The tasks
A) Who are the authors named in the byline of the blog post on the merger clause ruling?
B) Write the next part of the blog post on the merger clause ruling, picking up after its final sentence.

Passage
════════

Commercial Division Blog
Posted: December 12, 2022 / Written by: Jeffrey M. Eilender, Samuel L. Butt, Seth D. Allen, Joshua Wurtzel, Hillary S. Zilz / Category Fraud/Misrepresentation
Merger and No-Additional-Representations Clause Bars Claim for Fraudulent Inducement
On November 29, 2022, Justice Barry Ostrager of the New York County Commercial Division issued a decision in Eastern Effects v. 3911 Lemmon Ave. Assoc., 2022 N.Y.L.J. LEXIS 2408, dismissing a fraudulent inducement claim on the ground that it was barred by a merger and no-additional-representations clause, explaining:
The Court also dismisses the Fourth Cause of Action claiming that the Landlord fraudulently induced the Tenant to enter into the Settlement Agreement. The claim centers around alleged representations regarding the timing of the EPA-mandated remediation work, plaintiff's right to compensation for vacating the Premises and for lost business during its time out of possession, and Landlord's duty to make repairs. However, in the merger clause in Section 28 of the Settlement Agreement, the Tenant expressly disclaimed reliance on any representations made outside the four corners of the Agreement. That section states that:
This Agreement contains the entire understanding among the Parties and supersedes any prior written or oral agreements between them, [*6] respecting the subject matter of this Agreement. Except as otherwise expressly provided in this Agreement, there are no representations, agreements, arrangements, or understandings, oral or written, between the Parties relating to the subject matter of this Agreement that are not fully set forth herein.

════════

Stored data
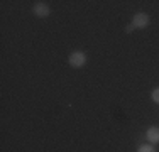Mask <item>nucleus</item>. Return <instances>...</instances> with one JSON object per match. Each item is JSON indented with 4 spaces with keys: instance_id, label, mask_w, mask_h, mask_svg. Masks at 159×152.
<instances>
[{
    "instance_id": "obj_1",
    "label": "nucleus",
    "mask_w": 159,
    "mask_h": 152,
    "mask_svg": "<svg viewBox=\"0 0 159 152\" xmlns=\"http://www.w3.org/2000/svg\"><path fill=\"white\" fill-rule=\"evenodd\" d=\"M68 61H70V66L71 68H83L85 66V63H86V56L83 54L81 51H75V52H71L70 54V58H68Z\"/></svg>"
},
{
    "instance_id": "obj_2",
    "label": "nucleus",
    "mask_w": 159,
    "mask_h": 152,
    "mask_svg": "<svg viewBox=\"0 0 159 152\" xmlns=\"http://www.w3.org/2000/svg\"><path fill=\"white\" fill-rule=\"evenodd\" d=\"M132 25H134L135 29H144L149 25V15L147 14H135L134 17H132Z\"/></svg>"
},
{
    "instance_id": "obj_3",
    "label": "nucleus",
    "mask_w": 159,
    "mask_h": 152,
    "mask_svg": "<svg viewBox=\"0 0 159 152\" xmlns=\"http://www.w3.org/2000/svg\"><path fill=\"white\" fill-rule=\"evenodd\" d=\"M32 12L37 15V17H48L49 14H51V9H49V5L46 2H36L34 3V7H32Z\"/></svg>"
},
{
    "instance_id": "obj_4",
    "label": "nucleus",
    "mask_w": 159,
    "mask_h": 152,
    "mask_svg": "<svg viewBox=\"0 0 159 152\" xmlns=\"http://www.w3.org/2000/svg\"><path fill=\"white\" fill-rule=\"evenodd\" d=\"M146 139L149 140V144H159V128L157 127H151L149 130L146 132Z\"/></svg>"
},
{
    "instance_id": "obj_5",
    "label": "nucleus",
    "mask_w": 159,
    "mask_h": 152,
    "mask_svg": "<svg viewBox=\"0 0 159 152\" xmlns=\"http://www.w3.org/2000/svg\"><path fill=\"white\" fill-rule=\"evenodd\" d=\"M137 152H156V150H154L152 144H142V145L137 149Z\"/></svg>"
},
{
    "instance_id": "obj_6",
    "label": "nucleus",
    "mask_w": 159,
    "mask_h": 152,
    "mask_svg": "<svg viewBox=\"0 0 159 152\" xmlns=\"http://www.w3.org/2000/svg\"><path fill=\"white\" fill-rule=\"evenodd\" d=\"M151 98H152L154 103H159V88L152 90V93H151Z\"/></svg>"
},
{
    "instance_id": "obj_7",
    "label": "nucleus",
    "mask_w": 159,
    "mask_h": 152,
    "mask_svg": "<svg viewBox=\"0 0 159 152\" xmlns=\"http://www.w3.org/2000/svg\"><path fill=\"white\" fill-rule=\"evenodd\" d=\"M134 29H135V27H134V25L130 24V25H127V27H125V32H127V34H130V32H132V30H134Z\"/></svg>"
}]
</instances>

════════

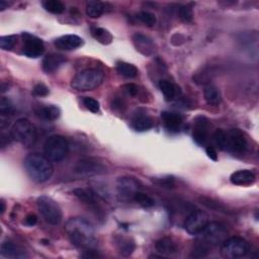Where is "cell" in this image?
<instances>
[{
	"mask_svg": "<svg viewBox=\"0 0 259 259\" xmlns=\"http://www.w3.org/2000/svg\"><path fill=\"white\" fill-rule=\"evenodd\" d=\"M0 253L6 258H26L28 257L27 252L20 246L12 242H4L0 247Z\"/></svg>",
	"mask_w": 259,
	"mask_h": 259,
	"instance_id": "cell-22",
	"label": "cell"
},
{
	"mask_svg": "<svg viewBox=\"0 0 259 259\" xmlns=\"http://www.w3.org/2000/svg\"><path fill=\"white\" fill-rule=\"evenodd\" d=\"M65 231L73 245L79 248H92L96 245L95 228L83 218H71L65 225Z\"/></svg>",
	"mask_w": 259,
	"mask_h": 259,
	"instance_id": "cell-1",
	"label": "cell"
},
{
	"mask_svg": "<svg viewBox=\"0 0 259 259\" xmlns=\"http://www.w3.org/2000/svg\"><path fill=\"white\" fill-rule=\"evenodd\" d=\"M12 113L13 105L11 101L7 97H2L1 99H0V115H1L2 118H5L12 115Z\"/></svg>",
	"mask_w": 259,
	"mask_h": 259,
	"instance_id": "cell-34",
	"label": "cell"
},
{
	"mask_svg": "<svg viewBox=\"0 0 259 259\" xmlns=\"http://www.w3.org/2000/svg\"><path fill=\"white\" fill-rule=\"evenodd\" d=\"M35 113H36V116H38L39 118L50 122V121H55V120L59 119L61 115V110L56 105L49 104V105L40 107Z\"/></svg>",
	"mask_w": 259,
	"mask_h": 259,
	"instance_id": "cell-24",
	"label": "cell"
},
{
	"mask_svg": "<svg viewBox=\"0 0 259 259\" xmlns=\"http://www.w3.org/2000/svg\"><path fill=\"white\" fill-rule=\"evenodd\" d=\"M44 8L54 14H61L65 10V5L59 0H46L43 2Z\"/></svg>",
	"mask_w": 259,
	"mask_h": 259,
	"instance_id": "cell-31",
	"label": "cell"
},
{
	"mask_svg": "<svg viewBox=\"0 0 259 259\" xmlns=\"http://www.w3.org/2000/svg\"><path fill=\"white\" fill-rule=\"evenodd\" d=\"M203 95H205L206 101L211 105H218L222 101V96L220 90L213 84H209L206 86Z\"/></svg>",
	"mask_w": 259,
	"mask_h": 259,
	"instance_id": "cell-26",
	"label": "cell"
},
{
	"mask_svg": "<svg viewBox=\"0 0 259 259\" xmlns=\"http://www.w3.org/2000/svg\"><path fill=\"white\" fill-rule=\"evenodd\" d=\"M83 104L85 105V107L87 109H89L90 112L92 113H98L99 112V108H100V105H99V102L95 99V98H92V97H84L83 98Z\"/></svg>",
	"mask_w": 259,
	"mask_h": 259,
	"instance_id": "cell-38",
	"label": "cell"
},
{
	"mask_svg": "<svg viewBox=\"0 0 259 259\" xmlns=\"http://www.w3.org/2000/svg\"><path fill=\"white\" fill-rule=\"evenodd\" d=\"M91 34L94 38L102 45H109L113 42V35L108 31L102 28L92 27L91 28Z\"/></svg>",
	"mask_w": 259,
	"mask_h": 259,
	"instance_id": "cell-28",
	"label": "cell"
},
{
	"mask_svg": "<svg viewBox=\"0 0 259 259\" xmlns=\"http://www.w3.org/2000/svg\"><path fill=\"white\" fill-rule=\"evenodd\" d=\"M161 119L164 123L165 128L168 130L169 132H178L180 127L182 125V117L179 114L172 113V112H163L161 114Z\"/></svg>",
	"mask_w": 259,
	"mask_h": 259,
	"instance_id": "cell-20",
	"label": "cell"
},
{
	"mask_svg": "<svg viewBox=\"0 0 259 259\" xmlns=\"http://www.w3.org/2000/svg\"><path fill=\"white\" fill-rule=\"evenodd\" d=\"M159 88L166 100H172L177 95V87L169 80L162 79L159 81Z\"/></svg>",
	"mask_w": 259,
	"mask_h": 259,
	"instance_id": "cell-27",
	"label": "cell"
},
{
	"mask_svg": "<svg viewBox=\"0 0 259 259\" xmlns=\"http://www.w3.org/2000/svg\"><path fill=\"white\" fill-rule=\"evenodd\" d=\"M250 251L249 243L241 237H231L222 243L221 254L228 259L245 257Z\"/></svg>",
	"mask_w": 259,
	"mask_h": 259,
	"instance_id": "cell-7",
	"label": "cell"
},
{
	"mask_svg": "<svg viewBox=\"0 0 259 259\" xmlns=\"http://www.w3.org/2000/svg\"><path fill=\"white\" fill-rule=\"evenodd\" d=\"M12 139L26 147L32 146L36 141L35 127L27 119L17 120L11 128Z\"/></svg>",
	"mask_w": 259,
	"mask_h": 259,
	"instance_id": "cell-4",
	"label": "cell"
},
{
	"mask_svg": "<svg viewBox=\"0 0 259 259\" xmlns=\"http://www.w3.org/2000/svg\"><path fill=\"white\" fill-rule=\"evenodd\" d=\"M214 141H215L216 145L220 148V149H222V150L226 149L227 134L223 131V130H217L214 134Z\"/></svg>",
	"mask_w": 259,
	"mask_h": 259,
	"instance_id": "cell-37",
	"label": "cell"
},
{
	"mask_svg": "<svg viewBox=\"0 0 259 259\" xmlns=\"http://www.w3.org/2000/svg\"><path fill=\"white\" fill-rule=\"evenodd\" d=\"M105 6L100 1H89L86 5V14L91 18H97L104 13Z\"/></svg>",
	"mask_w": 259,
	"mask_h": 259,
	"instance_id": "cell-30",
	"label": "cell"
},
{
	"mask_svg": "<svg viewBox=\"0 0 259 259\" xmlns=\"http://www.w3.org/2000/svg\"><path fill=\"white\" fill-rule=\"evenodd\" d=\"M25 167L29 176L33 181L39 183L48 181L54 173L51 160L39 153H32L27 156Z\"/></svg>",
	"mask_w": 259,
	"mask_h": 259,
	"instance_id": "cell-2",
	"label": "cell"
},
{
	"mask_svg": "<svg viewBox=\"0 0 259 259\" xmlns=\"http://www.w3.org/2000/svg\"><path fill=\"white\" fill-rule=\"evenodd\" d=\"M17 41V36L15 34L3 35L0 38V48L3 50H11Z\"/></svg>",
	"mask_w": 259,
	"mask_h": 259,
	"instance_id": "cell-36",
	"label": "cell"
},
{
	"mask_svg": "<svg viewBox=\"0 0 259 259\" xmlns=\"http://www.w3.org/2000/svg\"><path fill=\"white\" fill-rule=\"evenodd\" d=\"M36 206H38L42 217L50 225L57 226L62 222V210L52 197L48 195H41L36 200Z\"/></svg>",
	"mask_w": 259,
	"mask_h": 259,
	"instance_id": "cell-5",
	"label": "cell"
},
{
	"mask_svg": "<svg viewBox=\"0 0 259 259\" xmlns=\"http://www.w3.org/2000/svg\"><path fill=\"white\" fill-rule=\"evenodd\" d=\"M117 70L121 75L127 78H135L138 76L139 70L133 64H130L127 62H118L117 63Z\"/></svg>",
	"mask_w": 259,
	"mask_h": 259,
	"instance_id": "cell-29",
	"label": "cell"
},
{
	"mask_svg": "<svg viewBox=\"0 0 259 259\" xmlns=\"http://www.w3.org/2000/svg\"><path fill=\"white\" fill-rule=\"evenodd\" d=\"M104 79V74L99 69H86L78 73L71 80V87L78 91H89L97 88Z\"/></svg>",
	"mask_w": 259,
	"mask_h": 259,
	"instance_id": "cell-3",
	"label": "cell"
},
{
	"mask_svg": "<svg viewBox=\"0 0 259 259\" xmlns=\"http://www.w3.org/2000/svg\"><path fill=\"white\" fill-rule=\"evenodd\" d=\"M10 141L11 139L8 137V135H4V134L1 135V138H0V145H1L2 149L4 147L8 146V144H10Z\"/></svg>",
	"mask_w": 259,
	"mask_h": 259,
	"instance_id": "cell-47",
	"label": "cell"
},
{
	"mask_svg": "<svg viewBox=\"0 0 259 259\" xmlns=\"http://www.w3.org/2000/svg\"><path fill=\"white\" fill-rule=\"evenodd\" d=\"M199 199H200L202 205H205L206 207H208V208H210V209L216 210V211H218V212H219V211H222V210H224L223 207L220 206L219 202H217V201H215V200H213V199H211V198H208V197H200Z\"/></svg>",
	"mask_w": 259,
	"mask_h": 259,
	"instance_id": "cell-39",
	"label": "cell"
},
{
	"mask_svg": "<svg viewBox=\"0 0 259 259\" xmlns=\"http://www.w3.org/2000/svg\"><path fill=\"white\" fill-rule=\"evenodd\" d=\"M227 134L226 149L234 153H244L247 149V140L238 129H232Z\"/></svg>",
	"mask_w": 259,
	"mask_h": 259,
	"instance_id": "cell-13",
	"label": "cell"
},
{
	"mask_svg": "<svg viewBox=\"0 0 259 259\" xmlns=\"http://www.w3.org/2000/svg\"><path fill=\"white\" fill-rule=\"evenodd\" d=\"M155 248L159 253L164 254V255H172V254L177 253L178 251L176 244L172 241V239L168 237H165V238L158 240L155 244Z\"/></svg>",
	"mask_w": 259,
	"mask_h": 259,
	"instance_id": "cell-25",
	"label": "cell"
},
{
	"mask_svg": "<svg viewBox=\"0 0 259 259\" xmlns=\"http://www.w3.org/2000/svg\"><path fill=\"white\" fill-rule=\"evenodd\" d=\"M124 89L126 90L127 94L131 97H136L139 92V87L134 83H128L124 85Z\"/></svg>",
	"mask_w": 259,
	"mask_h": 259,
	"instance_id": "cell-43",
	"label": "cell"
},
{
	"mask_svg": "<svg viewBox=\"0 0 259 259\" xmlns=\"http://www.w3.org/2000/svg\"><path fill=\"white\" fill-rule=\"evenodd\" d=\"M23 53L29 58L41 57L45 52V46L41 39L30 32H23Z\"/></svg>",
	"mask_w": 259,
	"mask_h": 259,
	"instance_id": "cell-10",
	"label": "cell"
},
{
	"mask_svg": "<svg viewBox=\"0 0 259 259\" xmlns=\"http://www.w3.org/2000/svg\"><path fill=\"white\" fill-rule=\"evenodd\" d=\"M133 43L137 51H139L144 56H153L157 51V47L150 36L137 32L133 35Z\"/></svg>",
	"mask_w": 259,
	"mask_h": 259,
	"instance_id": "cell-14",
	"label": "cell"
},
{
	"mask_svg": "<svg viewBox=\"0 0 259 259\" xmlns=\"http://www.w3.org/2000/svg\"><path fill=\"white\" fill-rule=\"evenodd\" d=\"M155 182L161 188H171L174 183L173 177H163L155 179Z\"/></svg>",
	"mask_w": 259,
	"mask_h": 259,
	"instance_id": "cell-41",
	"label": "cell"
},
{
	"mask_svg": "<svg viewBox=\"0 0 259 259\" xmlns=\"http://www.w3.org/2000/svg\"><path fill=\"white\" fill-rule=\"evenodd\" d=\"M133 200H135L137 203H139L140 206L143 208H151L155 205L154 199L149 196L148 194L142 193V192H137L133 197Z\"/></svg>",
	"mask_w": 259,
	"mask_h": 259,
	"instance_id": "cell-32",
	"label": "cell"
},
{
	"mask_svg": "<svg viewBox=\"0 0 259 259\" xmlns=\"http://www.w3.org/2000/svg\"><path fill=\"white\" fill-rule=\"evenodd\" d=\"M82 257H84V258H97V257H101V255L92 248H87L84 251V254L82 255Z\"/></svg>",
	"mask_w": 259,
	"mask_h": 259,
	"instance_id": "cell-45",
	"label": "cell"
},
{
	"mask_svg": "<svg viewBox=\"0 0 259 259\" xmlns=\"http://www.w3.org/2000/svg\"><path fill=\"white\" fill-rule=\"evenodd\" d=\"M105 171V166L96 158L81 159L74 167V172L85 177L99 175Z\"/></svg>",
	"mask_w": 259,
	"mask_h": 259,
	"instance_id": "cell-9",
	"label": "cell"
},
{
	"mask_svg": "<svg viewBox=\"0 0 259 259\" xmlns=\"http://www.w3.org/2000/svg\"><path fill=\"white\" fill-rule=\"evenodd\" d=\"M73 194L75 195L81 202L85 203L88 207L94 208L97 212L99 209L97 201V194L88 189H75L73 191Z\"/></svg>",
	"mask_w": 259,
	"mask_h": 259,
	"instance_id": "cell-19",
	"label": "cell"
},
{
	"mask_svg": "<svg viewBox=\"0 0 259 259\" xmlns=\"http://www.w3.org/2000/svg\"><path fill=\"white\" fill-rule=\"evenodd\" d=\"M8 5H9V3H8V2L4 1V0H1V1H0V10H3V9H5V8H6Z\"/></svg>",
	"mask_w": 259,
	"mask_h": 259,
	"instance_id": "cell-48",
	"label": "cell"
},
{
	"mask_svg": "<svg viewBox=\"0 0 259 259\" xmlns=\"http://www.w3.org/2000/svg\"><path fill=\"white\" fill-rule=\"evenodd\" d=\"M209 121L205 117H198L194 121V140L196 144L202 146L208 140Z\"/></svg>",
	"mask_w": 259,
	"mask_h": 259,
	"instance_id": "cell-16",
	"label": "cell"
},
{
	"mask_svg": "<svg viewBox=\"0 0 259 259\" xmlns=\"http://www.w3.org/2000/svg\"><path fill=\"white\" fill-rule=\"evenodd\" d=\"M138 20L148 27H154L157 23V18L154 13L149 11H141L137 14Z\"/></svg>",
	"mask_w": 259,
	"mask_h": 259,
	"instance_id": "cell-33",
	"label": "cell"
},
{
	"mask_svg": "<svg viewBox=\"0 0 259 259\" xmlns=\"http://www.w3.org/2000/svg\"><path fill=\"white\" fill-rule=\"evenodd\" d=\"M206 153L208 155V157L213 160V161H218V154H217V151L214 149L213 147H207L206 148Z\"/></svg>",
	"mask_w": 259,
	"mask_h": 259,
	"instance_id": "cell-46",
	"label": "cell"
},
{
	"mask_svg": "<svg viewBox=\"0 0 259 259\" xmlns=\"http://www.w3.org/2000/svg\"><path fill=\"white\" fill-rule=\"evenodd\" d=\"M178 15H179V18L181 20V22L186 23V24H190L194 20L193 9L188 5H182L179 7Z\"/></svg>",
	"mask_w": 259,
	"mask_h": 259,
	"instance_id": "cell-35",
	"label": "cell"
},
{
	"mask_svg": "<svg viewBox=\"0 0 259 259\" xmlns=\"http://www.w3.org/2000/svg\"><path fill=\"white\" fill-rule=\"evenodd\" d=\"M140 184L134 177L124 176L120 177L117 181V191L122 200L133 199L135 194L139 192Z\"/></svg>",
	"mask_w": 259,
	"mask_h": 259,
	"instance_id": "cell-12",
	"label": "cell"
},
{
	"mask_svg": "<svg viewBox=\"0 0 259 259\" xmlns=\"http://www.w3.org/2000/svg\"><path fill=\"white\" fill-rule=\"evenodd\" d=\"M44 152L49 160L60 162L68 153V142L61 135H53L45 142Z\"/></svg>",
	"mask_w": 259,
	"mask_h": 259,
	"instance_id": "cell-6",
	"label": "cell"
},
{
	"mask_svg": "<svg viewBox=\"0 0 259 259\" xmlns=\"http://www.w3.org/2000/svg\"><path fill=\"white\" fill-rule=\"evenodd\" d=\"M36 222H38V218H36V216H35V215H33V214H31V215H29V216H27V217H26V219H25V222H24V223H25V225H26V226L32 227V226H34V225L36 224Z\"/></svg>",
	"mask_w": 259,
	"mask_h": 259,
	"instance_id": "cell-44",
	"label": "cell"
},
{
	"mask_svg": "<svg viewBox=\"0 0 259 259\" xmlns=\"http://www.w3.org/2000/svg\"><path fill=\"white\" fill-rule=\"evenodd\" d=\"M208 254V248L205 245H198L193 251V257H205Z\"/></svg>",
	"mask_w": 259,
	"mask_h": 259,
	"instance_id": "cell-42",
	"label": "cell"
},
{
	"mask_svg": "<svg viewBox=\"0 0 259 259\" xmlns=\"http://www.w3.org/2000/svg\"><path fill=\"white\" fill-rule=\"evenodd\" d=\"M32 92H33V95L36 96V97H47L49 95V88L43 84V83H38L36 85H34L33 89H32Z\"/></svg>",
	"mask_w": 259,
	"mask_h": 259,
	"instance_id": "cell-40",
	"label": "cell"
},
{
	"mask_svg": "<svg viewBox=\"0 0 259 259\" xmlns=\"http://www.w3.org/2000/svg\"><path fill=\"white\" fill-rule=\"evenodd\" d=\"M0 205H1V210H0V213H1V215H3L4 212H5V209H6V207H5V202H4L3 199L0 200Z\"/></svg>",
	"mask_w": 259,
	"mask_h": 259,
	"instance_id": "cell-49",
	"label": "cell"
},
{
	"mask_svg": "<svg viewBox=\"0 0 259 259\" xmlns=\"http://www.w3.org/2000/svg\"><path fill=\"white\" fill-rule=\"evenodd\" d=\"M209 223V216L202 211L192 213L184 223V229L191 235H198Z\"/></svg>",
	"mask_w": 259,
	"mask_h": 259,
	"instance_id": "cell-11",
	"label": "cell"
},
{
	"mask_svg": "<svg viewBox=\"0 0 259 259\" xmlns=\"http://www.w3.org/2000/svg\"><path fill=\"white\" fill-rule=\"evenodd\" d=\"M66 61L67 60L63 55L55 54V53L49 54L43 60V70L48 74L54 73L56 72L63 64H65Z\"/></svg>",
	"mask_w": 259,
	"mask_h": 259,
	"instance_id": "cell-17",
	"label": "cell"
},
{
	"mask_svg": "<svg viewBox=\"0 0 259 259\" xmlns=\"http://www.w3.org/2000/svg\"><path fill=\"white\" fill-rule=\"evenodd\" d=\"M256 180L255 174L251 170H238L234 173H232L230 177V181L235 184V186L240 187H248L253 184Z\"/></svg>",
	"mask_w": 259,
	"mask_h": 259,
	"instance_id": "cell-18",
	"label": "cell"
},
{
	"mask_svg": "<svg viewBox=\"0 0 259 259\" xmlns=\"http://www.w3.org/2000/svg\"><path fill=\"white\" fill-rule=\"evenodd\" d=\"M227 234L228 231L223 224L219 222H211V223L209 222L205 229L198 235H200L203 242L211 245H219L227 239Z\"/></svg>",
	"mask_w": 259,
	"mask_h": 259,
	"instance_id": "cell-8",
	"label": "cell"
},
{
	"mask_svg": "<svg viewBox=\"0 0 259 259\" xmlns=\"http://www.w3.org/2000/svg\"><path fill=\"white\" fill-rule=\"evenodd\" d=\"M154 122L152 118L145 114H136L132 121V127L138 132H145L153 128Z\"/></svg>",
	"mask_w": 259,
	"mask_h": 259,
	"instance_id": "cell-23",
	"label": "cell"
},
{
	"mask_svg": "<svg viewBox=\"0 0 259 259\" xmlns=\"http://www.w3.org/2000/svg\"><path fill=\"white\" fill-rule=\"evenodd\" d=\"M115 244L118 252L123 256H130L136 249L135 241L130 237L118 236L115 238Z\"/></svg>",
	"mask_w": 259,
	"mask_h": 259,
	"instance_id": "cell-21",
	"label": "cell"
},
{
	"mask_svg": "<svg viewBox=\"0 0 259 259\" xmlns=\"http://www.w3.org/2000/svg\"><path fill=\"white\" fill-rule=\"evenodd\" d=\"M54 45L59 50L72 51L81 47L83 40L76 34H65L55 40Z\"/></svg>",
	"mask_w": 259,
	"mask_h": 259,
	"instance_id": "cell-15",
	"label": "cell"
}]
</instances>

════════

Replies
A) Jeffrey M. Eilender, Samuel L. Butt, Seth D. Allen, Joshua Wurtzel, Hillary S. Zilz

B)
Thus, the broad merger clause, when read in the context of the Settlement Agreement as a whole, bars the Tenant's reliance on any prior written or oral representations regarding the issues addressed in the Settlement Agreement and thereby bars plaintiff's fraudulent inducement claim which depends on those very same representations. The Tenant's argument that the merger clause is too general to serve as a bar lacks merit because the clause refers back to specific terms in the Agreement that directly implicate the alleged representations. Also, the fraudulent inducement claim is duplicative of the contract claim in the same manner as discussed in the analysis of the declaratory judgment claim. Further, allegations amounting to nothing more than a contention that a party never intended to perform its contractual obligations are insufficient to state a fraud based claim which seeks the same [*7] damages as the contract claim. See, e.g., Cronos Grp. Ltd. v. XComIP, LLC, 156 AD3d 54 (1st Dep't 2017).
A merger and no-additional-representations clause will typically be insufficient to bar a claim for fraudulent inducement. But when the clause specifically addresses the specific misrepresentations or omissions at issue, it may. The attorneys at Schlam Stone & Dolan regularly litigate the sufficiency of a merger or no-additional-representations clause as it relates to a fraud claim. So contact the Commercial Division Blog Committee at email@example.com if you or a client have questions concerning these types of clauses.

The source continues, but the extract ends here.